Traditionally, CFD is used to explore the cause-effect relationship that is called forward-time modeling. Inverse modeling is to find the causal characteristics such as the pollutant source location and strength from the finite effectual information like the distributions of airflow and pollutant concentrations. Generally, in modeling process, there are three different types of problems [4]:

• The forward-time problem: given input and system parameters, find out output of the model.

• The reconstruction problem: given system parameters and output, find out which input has led to this output.

• The identification problem: given input and output, determine the system parameters that agree with the relationship between input and output.

Type 1 problem is an oriented cause-effect sequence.

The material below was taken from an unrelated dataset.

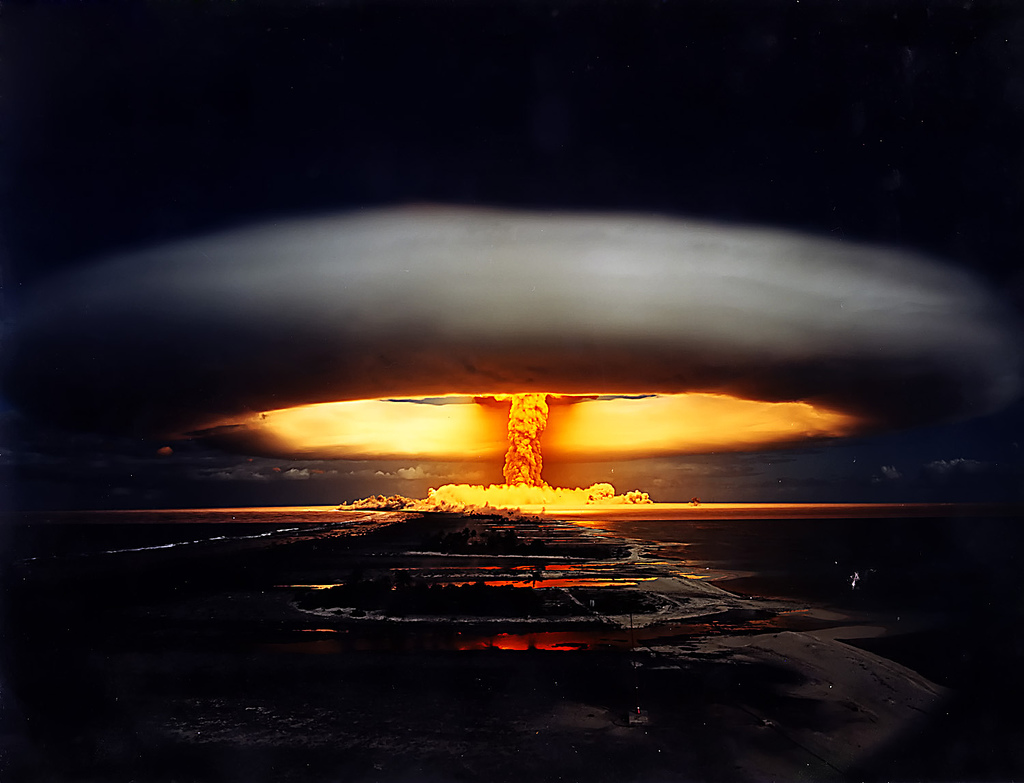 SACREDCAKE VS OTOMO Bomba-nuclear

In this sense, type 2 and 3 problems are inverse problems because they are the problems of finding unknown causes of known consequences.

In order to determine the pollution source within a domain through the use of inverse modeling, some measurements such as concentration distributions are needed to infer the values of the inputs or parameters that characterize the system [5]. In reality, the concentration field is obtained from data measured by concentration sensors. The conventional CFD codes predict airflow based on given inputs (boundary conditions) and system parameters (building and system characteristics), which is a forward-time problem. Then, the reverse simulation is carried out through the solution of the reversed transport equation using the measured concentration field and the solved air flow field.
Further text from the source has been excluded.